I would however like to emphasize that I’m not trying to tear down or belittle the work that this year’s EC did. This year’s elections were probably the smoothest and best-organized elections I have seen during my time at UBC, with this one exception. It is a new system, and mistakes do happen; albeit a rather titanic one in this case. That aside, I think the response following the discovery of the exploit has been handled very well, and I appreciate the levels of public disclosure.
More detailed and technical analysis after the jump.
The Voting Process (in techspeak)
The actual exploit itself is frustratingly simple. In fact, I’m frankly irritated I didn’t discover the hole myself and point it out before voting closed. Bear with me a bit if things get technical, I’ll do my best to make things clear.
Note: This information is based off my understanding of the system, the presentation from the EC at AMS Council, and some questions asked of the CRO. No guarantees are provided regarding the specific details of the exploit.

**OBJECTIVES:**
1. Reproduce the passage about the election exploit, starting at "The Voting Process" and ending at "make things clear.".
2. Summarize the passage about the election exploit in two sentences.

**Entries on spatial positioning:**
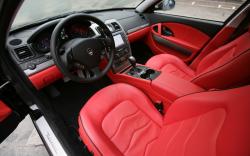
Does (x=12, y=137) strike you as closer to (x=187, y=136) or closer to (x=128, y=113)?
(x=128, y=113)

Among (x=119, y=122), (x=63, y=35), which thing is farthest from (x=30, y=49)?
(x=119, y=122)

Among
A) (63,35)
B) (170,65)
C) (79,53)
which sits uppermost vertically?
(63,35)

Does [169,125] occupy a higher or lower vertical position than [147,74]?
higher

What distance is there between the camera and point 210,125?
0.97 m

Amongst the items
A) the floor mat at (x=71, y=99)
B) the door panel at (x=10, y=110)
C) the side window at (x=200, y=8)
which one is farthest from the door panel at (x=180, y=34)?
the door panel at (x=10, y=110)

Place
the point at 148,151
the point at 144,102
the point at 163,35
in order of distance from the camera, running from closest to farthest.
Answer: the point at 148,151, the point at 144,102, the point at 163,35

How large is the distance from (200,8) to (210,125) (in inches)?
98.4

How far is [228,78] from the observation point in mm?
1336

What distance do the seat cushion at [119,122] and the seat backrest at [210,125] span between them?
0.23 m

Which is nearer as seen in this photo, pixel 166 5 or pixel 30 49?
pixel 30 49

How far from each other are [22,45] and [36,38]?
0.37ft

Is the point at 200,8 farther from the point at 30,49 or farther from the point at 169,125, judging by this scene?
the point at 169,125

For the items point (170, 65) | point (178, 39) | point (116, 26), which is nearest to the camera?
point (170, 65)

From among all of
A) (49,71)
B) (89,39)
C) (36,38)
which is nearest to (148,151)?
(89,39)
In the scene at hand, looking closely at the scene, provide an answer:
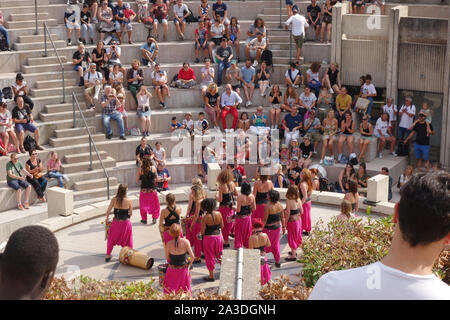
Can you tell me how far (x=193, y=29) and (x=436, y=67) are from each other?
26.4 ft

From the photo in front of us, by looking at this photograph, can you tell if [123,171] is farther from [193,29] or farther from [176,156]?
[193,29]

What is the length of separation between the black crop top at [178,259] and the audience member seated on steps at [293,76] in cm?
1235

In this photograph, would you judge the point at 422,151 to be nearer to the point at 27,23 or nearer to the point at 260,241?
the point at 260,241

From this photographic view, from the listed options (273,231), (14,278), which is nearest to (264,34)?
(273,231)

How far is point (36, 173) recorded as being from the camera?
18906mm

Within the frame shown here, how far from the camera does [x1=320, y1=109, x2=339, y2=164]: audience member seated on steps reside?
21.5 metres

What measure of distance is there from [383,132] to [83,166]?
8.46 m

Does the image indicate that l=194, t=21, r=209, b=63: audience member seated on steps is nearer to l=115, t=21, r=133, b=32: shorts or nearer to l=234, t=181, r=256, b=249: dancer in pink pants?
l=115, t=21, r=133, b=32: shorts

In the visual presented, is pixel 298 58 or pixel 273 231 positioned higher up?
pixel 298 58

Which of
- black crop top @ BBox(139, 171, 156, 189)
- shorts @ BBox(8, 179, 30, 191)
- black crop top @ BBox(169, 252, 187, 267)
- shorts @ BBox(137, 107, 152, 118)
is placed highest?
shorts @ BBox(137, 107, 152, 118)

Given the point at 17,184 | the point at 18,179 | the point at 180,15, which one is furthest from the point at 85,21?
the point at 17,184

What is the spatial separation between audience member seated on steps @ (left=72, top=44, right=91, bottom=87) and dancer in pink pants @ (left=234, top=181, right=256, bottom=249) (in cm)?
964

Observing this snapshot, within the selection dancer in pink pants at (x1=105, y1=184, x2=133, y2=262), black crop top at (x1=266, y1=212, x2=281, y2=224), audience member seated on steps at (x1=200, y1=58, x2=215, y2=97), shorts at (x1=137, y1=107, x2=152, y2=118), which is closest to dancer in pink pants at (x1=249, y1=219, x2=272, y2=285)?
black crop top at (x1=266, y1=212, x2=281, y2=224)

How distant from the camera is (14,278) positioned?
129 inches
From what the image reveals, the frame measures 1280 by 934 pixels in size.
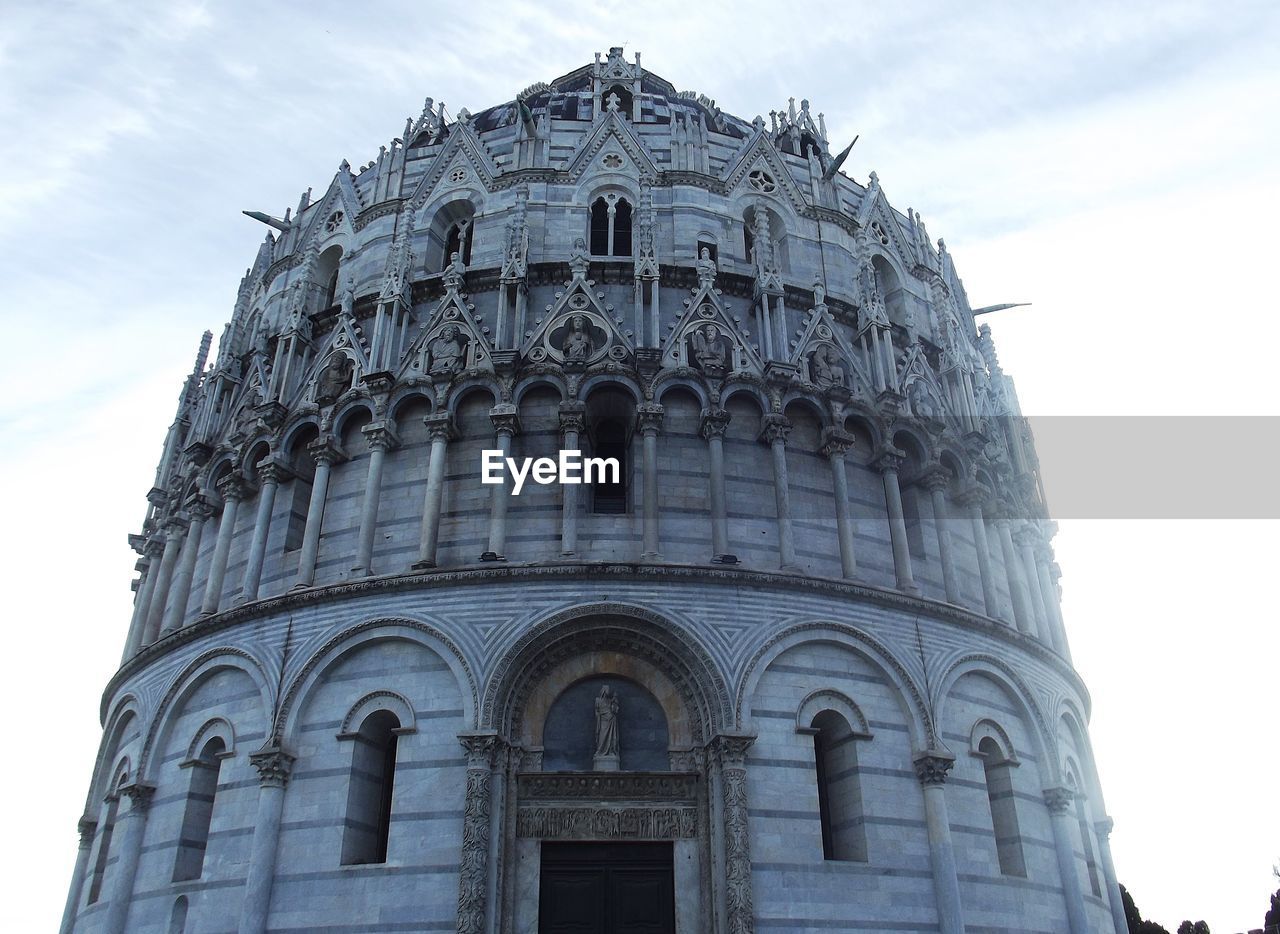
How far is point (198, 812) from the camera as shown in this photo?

**ANSWERS BELOW:**
1.
The Voting Process (in techspeak)
The actual exploit itself is frustratingly simple. In fact, I’m frankly irritated I didn’t discover the hole myself and point it out before voting closed. Bear with me a bit if things get technical, I’ll do my best to make things clear.

2. The writer stresses that the point is not to belittle the EC's work, calling this year's elections the smoothest and best-organized the writer has seen at UBC apart from this one exception, and praises both the response after the exploit was found and the level of public disclosure. The exploit itself is described as frustratingly simple, and the writer notes that the analysis rests on a personal understanding of the system, the EC's presentation at AMS Council, and questions put to the CRO, with no guarantees about specific details.